▶ _What needs to be done_
Turn everything from the line containing "In this photograph, does" down to the end of the listing into a Markdown table with the columns No. and Line, one row per line, with blank lines left out.

(Part of a data file)
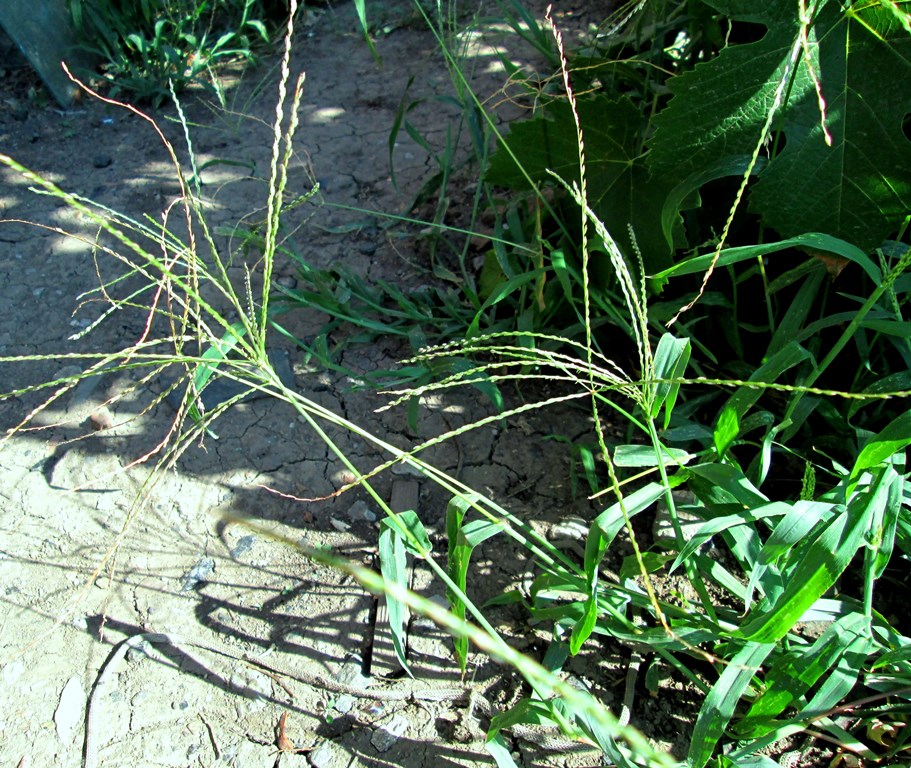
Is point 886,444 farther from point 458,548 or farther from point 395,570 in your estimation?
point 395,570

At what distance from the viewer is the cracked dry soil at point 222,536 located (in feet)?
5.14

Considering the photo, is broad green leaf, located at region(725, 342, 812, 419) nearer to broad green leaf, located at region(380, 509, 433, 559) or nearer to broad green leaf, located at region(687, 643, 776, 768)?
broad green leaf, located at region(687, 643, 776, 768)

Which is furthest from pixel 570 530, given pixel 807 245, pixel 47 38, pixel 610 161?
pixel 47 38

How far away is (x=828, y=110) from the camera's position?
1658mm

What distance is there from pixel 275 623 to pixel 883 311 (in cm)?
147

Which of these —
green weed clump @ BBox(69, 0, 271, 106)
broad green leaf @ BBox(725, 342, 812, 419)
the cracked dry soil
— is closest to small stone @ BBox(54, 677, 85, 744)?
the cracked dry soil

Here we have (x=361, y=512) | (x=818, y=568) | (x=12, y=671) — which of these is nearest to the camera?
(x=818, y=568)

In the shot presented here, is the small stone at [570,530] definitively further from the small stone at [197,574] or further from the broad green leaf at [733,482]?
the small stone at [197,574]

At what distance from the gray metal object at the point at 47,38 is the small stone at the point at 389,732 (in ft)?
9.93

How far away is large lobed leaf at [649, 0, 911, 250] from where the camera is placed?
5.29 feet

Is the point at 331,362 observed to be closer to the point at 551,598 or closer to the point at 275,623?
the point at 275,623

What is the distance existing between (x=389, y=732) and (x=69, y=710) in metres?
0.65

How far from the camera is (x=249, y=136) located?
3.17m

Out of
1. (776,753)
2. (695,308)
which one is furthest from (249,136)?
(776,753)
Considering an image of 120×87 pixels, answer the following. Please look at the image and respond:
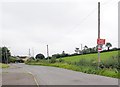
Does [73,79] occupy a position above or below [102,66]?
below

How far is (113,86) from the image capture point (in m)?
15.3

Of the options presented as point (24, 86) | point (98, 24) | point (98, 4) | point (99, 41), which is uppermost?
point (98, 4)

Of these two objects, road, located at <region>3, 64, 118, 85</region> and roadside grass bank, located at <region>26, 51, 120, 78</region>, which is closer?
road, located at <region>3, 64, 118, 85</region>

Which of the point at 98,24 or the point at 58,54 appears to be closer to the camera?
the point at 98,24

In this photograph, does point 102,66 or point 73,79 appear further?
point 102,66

▶ _Solution to the problem_
| No. | Line |
|---|---|
| 1 | In this photograph, does point 102,66 or point 73,79 appear further? |
| 2 | point 102,66 |